TASK BRIEF: In the records below, copy out word for word the lines from the one containing "How far away does" through the one containing "right=400, bottom=300), the", including both of those lines.

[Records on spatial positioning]
§ §
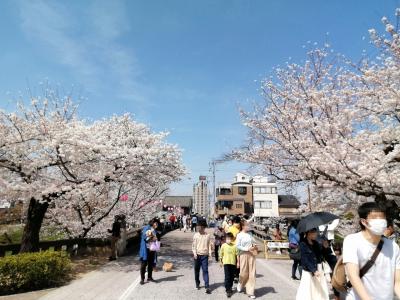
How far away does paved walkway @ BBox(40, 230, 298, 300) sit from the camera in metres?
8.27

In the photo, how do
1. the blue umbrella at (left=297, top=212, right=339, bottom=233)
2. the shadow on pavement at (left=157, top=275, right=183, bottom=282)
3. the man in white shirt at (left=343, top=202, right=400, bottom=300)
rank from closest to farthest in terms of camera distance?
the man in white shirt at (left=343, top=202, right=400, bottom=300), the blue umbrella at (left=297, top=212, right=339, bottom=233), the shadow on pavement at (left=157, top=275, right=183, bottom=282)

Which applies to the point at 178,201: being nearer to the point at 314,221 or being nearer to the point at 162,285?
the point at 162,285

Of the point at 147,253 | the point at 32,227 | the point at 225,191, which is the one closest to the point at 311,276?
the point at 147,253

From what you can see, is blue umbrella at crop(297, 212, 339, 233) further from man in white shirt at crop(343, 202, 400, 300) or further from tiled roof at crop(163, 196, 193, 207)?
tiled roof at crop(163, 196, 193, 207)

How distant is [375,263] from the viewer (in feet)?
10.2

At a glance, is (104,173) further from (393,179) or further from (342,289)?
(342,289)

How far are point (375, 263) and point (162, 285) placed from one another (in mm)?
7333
§ §
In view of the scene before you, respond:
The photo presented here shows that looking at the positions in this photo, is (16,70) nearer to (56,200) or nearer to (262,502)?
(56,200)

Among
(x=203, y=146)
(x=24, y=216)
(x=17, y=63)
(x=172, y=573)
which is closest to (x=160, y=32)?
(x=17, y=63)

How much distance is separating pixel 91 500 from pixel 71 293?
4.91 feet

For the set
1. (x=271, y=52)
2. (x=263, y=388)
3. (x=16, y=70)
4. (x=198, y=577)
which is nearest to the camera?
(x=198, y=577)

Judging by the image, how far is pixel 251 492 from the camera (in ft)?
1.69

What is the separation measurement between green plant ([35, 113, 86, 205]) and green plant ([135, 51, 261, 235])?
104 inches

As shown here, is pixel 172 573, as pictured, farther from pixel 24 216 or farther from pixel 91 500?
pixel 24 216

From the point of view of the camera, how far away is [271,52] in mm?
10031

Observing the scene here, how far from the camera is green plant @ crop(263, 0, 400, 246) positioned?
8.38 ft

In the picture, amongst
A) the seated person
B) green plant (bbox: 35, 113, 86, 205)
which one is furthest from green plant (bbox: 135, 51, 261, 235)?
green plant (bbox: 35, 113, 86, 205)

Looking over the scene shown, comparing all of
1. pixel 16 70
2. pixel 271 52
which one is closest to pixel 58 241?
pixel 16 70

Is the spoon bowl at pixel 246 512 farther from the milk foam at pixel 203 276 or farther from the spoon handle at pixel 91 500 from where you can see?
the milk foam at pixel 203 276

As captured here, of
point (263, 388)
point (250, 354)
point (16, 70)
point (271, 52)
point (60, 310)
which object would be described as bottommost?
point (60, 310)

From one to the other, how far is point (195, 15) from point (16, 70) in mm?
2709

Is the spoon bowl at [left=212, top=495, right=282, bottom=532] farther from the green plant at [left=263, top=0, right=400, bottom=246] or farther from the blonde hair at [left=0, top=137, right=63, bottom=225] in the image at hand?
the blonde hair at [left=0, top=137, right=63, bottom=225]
§ §
OUTPUT:
How far away does paved walkway @ BBox(40, 230, 298, 300) sit from the camera in metres?
8.27

In the photo, how do
1. the blue umbrella at (left=297, top=212, right=339, bottom=233)
2. the shadow on pavement at (left=157, top=275, right=183, bottom=282)
3. the man in white shirt at (left=343, top=202, right=400, bottom=300)
rank from closest to farthest in terms of camera distance?
the man in white shirt at (left=343, top=202, right=400, bottom=300), the blue umbrella at (left=297, top=212, right=339, bottom=233), the shadow on pavement at (left=157, top=275, right=183, bottom=282)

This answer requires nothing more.